Por Lisandra Paraguassu
(Reuters) - Se oficialmente o governo brasileiro tenta minimizar o impacto da eleição de Donald Trump para o país, nos bastidores fontes governistas e diplomáticas não escondem a preocupação com as dificuldades que o Brasil deve enfrentar, especialmente no campo comercial.
Avesso a acordos comerciais, que vê como uma exportação de empregos norte-americanos, Trump possivelmente não terá interesse em levar adiante as conversas de aproximação comercial iniciadas pelo governo brasileiro.
"Possivelmente vai enterrar o sonho da aproximação comercial.
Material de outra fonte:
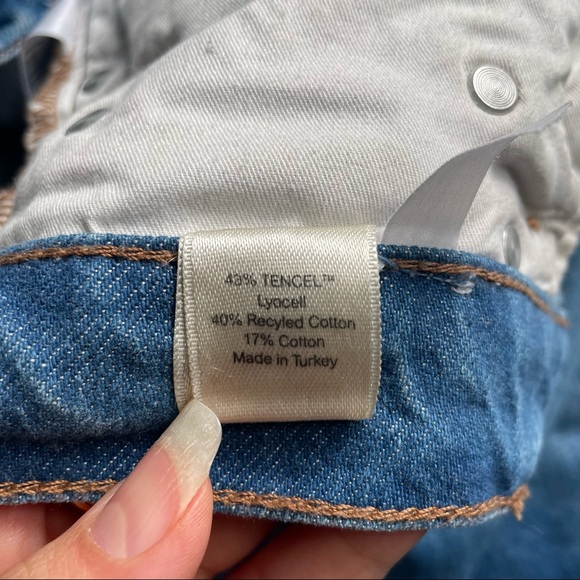 Reformation Julia Cigarette Jean Crop - Milos - Picture 6 of 8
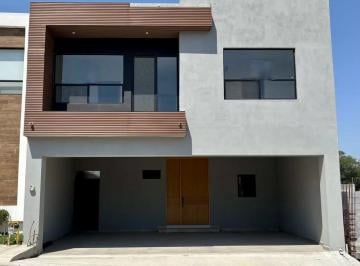 1 · Casa en Venta en Dominio Cumbres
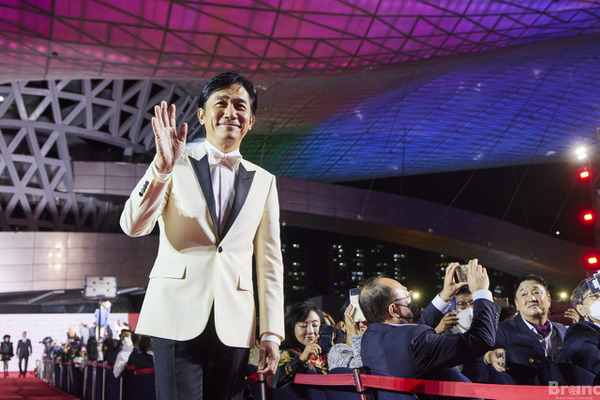 【釜山国際映画祭2022】トニー・レオンの登場に大歓声が巻き起こる！開幕式レポート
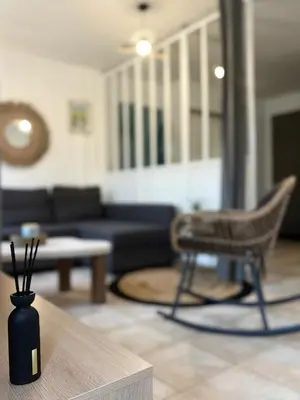 Coin salon dans l'établissement Aux Portes de La Roussille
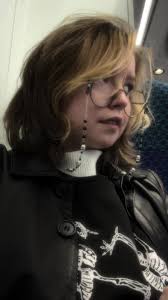 3 minute microwavable end avatar was certainly a discord nickname from that  era… #hehim #mlm #20 #04 #tma #themagnusarchives #tmatheend #theend  #oliverbanks #oliverbankstma #antonioblake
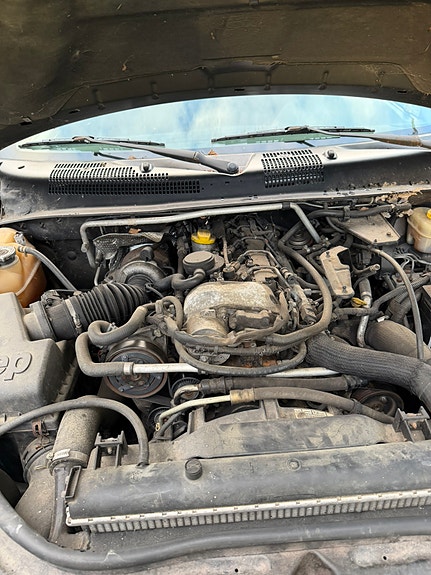 Jeep Grand Cherokee 6 of 6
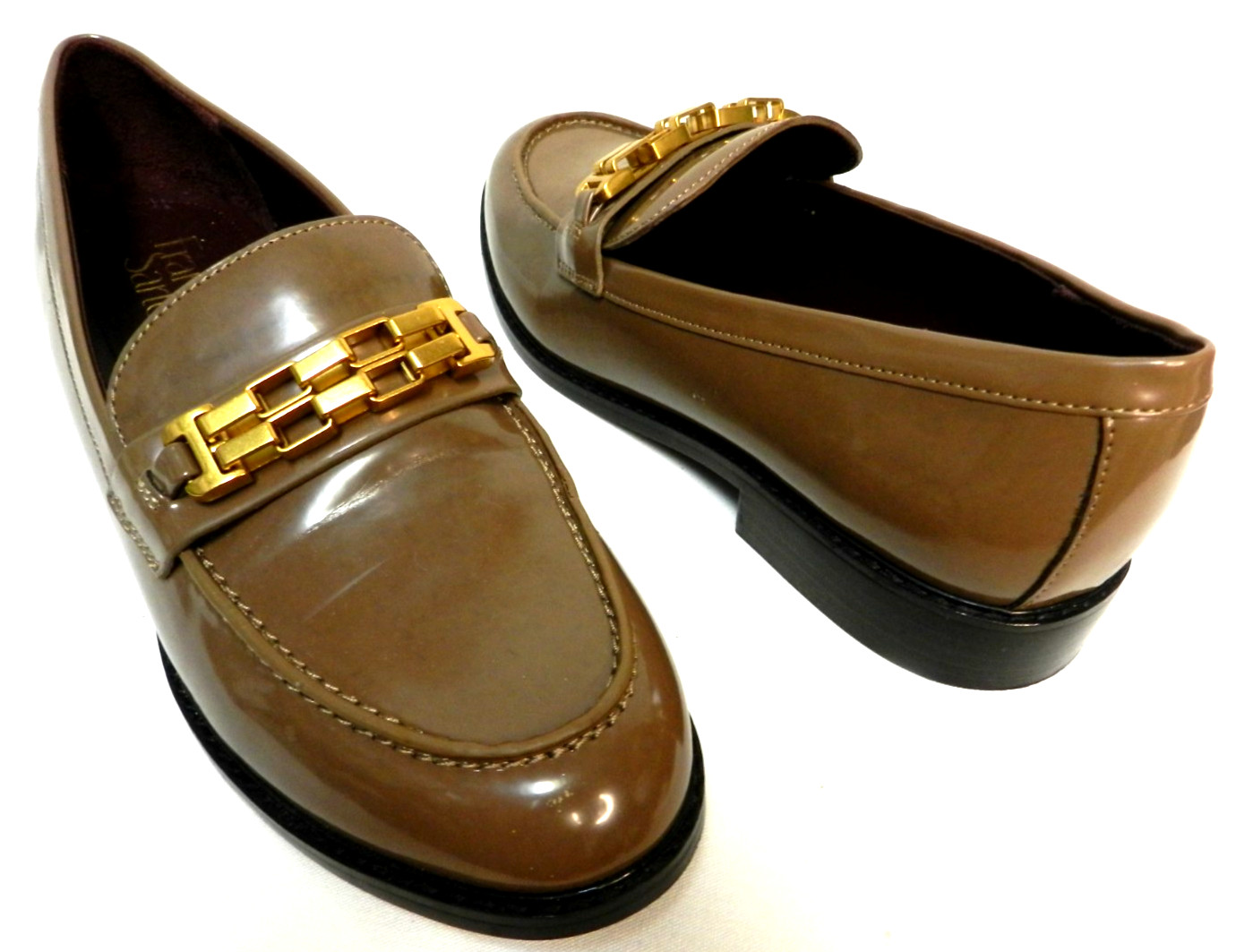 Franco Sarto Akron Size 9 brown patent leather loafers slides w/ gold Chain Link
Esse é um tema que vai sim ficar complicado", disse à Reuters uma alta fonte diplomática.
A relação com os Estados Unidos foi colocada como uma das prioridades do governo de Michel Temer, assim que assumiu, ainda como interino, com o afastamento da ex-presidente Dilma Rousseff.
Apesar das dificuldades de um acordo comercial clássico, o Itamaraty trabalha para eliminar barreiras, especialmente não tarifárias, com o seu segundo maior parceiro comercial.
No governo brasileiro havia a certeza de que Hillary Clinton seria eleita --além de uma preferência pela democrata, já que a avaliação no Palácio do Planalto era de que Trump era excessivamente "imprevisível" e podia prejudicar os interesses comerciais do país.
A avaliação de que o republicano não tinha chances levou o ministro das Relações Exteriores, José Serra, a criticar abertamente Donald Trump e desconsiderar sua possível eleição.
Em junho deste ano, o chanceler havia dito, em entrevista ao programa Roda Viva, da TV Cultura, que Trump não podia ser eleito. Um mês depois, falando ao jornal Correio Braziliense, considerou a escolha do republicano como um "pesadelo".
"Eu considero a hipótese do Trump um pesadelo. Pesadelos, às vezes, se materializam? Se materializam, mas eu prefiro não pensar nisso, fazer o jogo do contente", disse, acrescentando que torcer por Hillary, tratava-se de "ser sensato, torcer para o bem do mundo".
Uma fonte diplomática considerou as declarações de Serra colocaram o governo brasileiro numa "situação delicada".
"Não vai ser fácil a retomada dessa relação. Precisamos mostrar que o Brasil é diferente (do resto da América Latina), que somos abertos e trabalhamos com todos", disse à Reuters uma fonte diplomática.
O diplomata lembra que a posição brasileira sempre foi de não comentar candidatos ou eleições em outros países e nunca escolheu parceiros, e agora terá que trabalhar para tentar minimizar o estrago.
"Temos de ter muito cuidado para não bater de frente com um presidente que representa a maioria da sociedade americana", disse.
No Palácio do Planalto, a ordem é seguir em frente e "trabalhar com o que temos". Imediatamente após saber o resultado da eleição norte-americana, o presidente Michel Temer iniciou o trabalho de mostrar que o Brasil não tem oficialmente preferências.
Temer deu entrevistas a duas rádios, enviou um telegrama a Trump e pôs seu porta-voz, Alexandre Parola, para dar declarações, em um primeiro trabalho de pavimentar uma relação ao menos institucional com o novo governo dos Estados Unidos.
Nem o Itamaraty nem José Serra haviam se manifestado oficialmente até o meio desta tarde. De acordo com assessores do ministro, ele deve fazê-lo ainda nesta quarta-feira.